_Tugas_
Tuliskan kembali seluruh entri berikut tanpa mengubah satu baris pun.

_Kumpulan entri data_
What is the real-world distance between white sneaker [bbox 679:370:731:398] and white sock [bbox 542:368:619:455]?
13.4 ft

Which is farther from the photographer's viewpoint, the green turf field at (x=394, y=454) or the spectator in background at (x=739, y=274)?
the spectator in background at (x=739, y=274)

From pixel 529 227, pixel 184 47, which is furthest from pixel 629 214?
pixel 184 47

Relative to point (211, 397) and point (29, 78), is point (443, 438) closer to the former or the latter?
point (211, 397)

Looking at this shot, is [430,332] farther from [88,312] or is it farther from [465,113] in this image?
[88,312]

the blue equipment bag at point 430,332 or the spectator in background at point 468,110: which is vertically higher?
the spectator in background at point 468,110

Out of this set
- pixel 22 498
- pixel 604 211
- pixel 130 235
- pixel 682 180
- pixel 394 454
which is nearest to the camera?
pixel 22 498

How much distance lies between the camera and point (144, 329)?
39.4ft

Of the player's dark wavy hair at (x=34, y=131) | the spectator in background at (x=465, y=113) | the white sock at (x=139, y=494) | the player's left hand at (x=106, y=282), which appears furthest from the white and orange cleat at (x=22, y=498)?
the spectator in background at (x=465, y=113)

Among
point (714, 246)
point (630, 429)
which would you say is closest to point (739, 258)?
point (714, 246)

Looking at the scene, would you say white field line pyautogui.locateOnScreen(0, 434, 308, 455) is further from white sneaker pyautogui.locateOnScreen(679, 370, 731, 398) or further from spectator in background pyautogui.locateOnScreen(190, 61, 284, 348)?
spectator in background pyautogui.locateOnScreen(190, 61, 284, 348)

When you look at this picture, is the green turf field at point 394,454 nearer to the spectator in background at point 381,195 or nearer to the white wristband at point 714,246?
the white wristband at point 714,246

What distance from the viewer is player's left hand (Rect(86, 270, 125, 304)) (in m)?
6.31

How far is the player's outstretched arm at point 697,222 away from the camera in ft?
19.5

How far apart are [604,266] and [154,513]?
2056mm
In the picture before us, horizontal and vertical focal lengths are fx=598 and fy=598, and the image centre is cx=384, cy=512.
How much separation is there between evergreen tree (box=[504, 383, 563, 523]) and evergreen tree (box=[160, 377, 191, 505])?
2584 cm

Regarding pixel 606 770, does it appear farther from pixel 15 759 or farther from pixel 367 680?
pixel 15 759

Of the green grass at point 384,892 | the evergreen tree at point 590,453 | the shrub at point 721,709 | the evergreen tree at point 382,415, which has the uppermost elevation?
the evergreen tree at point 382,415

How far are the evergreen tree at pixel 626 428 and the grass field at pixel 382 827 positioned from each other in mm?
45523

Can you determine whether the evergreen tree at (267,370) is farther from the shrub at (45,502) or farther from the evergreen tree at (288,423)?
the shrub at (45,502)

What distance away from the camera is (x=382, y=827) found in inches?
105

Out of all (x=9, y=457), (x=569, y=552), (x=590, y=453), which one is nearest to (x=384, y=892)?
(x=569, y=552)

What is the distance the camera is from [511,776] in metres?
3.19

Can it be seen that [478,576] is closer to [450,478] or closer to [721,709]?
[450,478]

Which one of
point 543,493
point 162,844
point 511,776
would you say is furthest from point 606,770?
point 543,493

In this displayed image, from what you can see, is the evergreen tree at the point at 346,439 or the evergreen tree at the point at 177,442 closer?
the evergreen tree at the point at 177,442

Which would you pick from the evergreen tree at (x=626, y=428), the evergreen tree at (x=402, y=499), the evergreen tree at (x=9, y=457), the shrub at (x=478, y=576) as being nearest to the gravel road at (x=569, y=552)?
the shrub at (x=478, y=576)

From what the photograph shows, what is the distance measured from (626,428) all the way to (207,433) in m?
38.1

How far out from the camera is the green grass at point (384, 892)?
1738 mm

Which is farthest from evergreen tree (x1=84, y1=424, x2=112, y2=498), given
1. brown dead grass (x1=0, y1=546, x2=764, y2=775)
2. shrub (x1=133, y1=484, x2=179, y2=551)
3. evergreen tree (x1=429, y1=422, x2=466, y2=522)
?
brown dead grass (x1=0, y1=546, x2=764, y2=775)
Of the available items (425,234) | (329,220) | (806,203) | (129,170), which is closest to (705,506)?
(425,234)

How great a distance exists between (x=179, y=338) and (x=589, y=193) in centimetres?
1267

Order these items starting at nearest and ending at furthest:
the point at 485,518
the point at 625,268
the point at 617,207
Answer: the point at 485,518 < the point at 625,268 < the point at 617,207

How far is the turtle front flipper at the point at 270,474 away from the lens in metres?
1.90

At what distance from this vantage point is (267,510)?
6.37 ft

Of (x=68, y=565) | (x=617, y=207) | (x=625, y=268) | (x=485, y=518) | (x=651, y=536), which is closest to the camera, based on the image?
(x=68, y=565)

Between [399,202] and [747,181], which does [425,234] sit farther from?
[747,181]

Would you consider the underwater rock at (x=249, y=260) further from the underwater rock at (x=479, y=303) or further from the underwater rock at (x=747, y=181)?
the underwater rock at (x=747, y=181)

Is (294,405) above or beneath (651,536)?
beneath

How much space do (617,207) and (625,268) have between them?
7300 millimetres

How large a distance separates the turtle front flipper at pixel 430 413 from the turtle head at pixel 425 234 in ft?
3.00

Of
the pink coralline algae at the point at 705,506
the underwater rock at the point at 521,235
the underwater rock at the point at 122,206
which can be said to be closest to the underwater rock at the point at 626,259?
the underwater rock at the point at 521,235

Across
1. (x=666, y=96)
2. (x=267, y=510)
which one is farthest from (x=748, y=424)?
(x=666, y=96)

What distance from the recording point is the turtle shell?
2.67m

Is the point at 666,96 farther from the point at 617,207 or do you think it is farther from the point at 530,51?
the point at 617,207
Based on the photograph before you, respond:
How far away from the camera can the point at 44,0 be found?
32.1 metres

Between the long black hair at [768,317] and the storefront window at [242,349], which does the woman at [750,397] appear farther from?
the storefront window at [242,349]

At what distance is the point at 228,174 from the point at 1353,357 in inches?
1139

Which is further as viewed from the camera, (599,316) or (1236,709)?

_Jawaban tertulis_
What is the real-world distance between white sneaker [bbox 679:370:731:398] and white sock [bbox 542:368:619:455]?
13.4 ft

Which is farther from the photographer's viewpoint, the green turf field at (x=394, y=454) or the spectator in background at (x=739, y=274)?
the spectator in background at (x=739, y=274)

From pixel 529 227, pixel 184 47, which is furthest from pixel 629 214?
pixel 184 47

Relative to point (211, 397) and point (29, 78), is point (443, 438) closer to the former or the latter?
point (211, 397)

Looking at this shot, is [430,332] farther from [88,312] or is it farther from [465,113] in this image?
[88,312]

the blue equipment bag at point 430,332 or the spectator in background at point 468,110: which is vertically higher?
the spectator in background at point 468,110

Out of this set
- pixel 22 498
- pixel 604 211
- pixel 130 235
- pixel 682 180
- pixel 394 454
which is nearest to the camera?
pixel 22 498

How much distance lies between the camera and point (144, 329)?
39.4ft

Of the player's dark wavy hair at (x=34, y=131) | the spectator in background at (x=465, y=113) | the white sock at (x=139, y=494) | the player's left hand at (x=106, y=282), which appears furthest from the white and orange cleat at (x=22, y=498)?
the spectator in background at (x=465, y=113)

Among
point (714, 246)
point (630, 429)
which would you say is closest to point (739, 258)?
point (714, 246)

Looking at the scene, would you say white field line pyautogui.locateOnScreen(0, 434, 308, 455) is further from white sneaker pyautogui.locateOnScreen(679, 370, 731, 398) or further from spectator in background pyautogui.locateOnScreen(190, 61, 284, 348)?
spectator in background pyautogui.locateOnScreen(190, 61, 284, 348)

When you look at this picture, is the green turf field at point 394,454 nearer to the spectator in background at point 381,195 or nearer to the white wristband at point 714,246?
the white wristband at point 714,246

What distance from the viewer is player's left hand (Rect(86, 270, 125, 304)) (in m)?
6.31

How far is the player's outstretched arm at point 697,222 away from the camera in ft?
19.5

How far apart are [604,266] and [154,513]?
2056mm
In the picture before us, horizontal and vertical focal lengths are fx=598 and fy=598, and the image centre is cx=384, cy=512.
How much separation is there between evergreen tree (box=[504, 383, 563, 523]) and evergreen tree (box=[160, 377, 191, 505])?
2584 cm

Regarding pixel 606 770, does it appear farther from pixel 15 759 or farther from pixel 367 680?
pixel 15 759

Of the green grass at point 384,892 | the evergreen tree at point 590,453 | the shrub at point 721,709 | the evergreen tree at point 382,415, which has the uppermost elevation?
the evergreen tree at point 382,415

How far are the evergreen tree at pixel 626 428 and the grass field at pixel 382 827 positioned from each other in mm?
45523

Can you determine whether the evergreen tree at (267,370) is farther from the shrub at (45,502) or farther from the evergreen tree at (288,423)?
the shrub at (45,502)

What distance away from the camera is (x=382, y=827) found in inches?
105

Out of all (x=9, y=457), (x=569, y=552), (x=590, y=453), which one is nearest to (x=384, y=892)?
(x=569, y=552)

What is the distance the camera is from [511,776] in metres?
3.19

Can it be seen that [478,576] is closer to [450,478] or closer to [721,709]?
[450,478]

Which one of
point 543,493
point 162,844
point 511,776
would you say is furthest from point 606,770?
point 543,493

In this displayed image, from what you can see, is the evergreen tree at the point at 346,439 or the evergreen tree at the point at 177,442 closer?
the evergreen tree at the point at 177,442

Which would you pick from the evergreen tree at (x=626, y=428), the evergreen tree at (x=402, y=499), the evergreen tree at (x=9, y=457), the shrub at (x=478, y=576) as being nearest to the gravel road at (x=569, y=552)?
the shrub at (x=478, y=576)

From what the photograph shows, what is the distance measured from (626,428) all the way to (207,433) in m?
38.1

How far out from the camera is the green grass at point (384, 892)?
1738 mm

Which is farthest from evergreen tree (x1=84, y1=424, x2=112, y2=498), given
1. brown dead grass (x1=0, y1=546, x2=764, y2=775)
2. shrub (x1=133, y1=484, x2=179, y2=551)
3. evergreen tree (x1=429, y1=422, x2=466, y2=522)
?
brown dead grass (x1=0, y1=546, x2=764, y2=775)
Of the available items (425,234) | (329,220) | (806,203) | (129,170), which is closest to (705,506)?
(425,234)

How great a distance exists between (x=179, y=338) and (x=589, y=193) in centimetres?
1267

Order these items starting at nearest and ending at furthest:
the point at 485,518
the point at 625,268
the point at 617,207
Answer: the point at 485,518 < the point at 625,268 < the point at 617,207

How far is the turtle front flipper at the point at 270,474 away from the lens in metres?
1.90

At what distance from this vantage point is (267,510)?
6.37 ft

Of (x=68, y=565) | (x=617, y=207) | (x=625, y=268) | (x=485, y=518) | (x=651, y=536), which is closest to the camera, based on the image?
(x=68, y=565)

Between [399,202] and [747,181], which does [425,234] sit farther from?
[747,181]

Would you consider the underwater rock at (x=249, y=260) further from the underwater rock at (x=479, y=303) or further from the underwater rock at (x=747, y=181)?
the underwater rock at (x=747, y=181)

Is (294,405) above or beneath (651,536)?
beneath

How much space do (617,207) and (625,268) have between them?
7300 millimetres

How large a distance separates the turtle front flipper at pixel 430 413 from the turtle head at pixel 425 234 in ft?
3.00

Of
the pink coralline algae at the point at 705,506
the underwater rock at the point at 521,235
the underwater rock at the point at 122,206
which can be said to be closest to the underwater rock at the point at 626,259?
the underwater rock at the point at 521,235

Across
1. (x=666, y=96)
2. (x=267, y=510)
which one is farthest from (x=748, y=424)?
(x=666, y=96)

What distance from the recording point is the turtle shell?
2.67m

Is the point at 666,96 farther from the point at 617,207 or do you think it is farther from the point at 530,51?
the point at 617,207
Based on the photograph before you, respond:
How far away from the camera can the point at 44,0 be found?
32.1 metres

Between the long black hair at [768,317] and the storefront window at [242,349], which does the woman at [750,397] appear farther from?
the storefront window at [242,349]

At what distance is the point at 228,174 from the point at 1353,357 in inches?
1139

Which is further as viewed from the camera, (599,316) or (1236,709)?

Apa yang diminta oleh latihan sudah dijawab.